We celebrate being “authentic,” yet live in the copy-paste culture of opinions.

No censors are required. No threats of violence. Conformity thrives on subtler cues: the sudden chill in an office when someone voices an unapproved thought, the stilted silence at a dinner table when a guest raises a taboo subject—war, rights, the body’s autonomy. Or, in our digital age, the eerie quiet when a social media post fails to match the dominant mood and is instantly scrolled past in favor of lighter, safer images.

The modern conformist is not devoid of ideas or words. On the contrary, he has a ready vocabulary, fluent access to the public conversation. But what he says is rarely the product of inner reflection. It’s more often a careful selection of already sanctioned formulas, opinions guaranteed not to provoke discomfort or isolation.

Philosopher Byung-Chul Han calls this the “hell of the same,” where difference itself is treated as disruption, and the pressure to align reaches into the most intimate recesses of thought. The surface harmony is deceptive. For when someone dares to dissent, conformists instinctively band together, deploying an unspoken conventio ad excludendum to isolate the outsider, to render their dissent ridiculous, excessive, or dangerous.

This is how caution hardens into silence. It’s not that people lose their voices; it’s that they train themselves never to use them in ways that might threaten belonging. The mechanism, disturbingly familiar, sustains larger systems of power: the cult of leaders, the theater of institutions reduced to hollow words, the rituals of flattery and exclusion. As Timothy Snyder warns in On Tyranny, “Most of the power of authoritarianism is freely given. Individuals offer themselves without being asked.” No regime needs to enforce silence when silence is willingly supplied.

And so the majority settles into the warm bath of consensus. Life there seems secure, full of polite exchanges and apparently solid ties. Yet beneath the surface lies a void—relationships stripped of depth, promises that carry no weight, friendships that amount to little more than insurance against exclusion.

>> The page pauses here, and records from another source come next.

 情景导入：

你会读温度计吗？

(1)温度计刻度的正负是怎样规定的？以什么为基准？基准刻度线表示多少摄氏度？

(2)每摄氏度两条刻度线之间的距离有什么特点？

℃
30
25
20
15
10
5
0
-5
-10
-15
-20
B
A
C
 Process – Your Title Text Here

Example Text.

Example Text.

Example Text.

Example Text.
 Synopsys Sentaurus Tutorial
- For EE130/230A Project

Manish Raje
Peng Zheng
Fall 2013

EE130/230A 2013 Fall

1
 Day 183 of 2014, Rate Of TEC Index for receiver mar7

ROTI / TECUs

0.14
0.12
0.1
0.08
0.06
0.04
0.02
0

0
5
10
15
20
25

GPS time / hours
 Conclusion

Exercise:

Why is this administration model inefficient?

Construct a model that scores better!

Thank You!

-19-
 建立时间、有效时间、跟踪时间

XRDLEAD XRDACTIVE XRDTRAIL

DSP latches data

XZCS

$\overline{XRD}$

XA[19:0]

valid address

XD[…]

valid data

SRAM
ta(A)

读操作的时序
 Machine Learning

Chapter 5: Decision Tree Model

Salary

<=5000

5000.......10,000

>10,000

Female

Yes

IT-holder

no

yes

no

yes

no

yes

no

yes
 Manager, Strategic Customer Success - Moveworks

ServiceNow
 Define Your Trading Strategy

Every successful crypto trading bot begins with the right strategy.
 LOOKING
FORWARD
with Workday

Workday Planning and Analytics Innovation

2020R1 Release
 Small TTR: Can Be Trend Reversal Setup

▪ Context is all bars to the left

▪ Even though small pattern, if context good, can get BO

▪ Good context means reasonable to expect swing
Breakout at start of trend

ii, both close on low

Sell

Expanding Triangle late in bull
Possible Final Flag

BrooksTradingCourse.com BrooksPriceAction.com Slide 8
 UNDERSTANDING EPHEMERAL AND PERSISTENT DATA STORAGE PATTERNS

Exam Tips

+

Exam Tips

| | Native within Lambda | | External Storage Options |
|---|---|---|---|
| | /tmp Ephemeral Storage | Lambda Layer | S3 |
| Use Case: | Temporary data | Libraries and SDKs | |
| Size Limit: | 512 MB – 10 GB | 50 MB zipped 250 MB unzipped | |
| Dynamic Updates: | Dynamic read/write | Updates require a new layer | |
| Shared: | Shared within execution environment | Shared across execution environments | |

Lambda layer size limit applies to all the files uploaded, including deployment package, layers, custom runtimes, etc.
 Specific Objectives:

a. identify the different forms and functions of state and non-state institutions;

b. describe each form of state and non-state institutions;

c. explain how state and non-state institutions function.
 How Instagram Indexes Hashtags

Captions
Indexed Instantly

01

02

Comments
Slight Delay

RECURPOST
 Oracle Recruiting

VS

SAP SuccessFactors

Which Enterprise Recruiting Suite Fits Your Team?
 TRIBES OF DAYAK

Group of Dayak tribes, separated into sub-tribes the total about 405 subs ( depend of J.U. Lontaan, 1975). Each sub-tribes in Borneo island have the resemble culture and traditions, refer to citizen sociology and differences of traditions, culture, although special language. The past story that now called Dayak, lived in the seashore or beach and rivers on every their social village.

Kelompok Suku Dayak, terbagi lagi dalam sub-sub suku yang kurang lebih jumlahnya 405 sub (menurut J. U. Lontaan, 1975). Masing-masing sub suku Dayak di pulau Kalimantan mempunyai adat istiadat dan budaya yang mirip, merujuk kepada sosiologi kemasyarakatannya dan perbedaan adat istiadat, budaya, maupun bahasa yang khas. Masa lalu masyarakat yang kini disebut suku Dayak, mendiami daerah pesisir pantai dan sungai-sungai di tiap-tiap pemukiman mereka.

A workplace worthy of the name should be the opposite: a space where difference is oxygen, where dissent sharpens judgment, where leaders see their role not as the center of gravity but as facilitators of multiple voices. Instead, old patterns of control persist, often under the naïve belief that they’ll remain invisible beyond the small communities where they’re enacted. But in today’s transparent world, every petty power play risks exposure, and once revealed, makes its architects look not authoritative but absurd.

The question remains: who will resist? Who will dare to say no when everything urges silence? To resist means to step outside the circle of safety, to risk loneliness. It means refusing the comfort of complicity, even when we call it “diplomacy” or “prudence.” In these times, the word no is not an act of rage or pointless provocation. It is a pledge of fidelity—to oneself and to others. It is the only way to preserve truth, responsibility, dignity.

Because in the end, when the noise fades and the lights go out, we will not measure our lives by the doors we kept open through prudence. We will ask ourselves how many times we had the courage to say no. And it is that solitary no, spoken against the grain of collective silence, that may be the only sound strong enough to save us from a world where even dignity can become a commodity.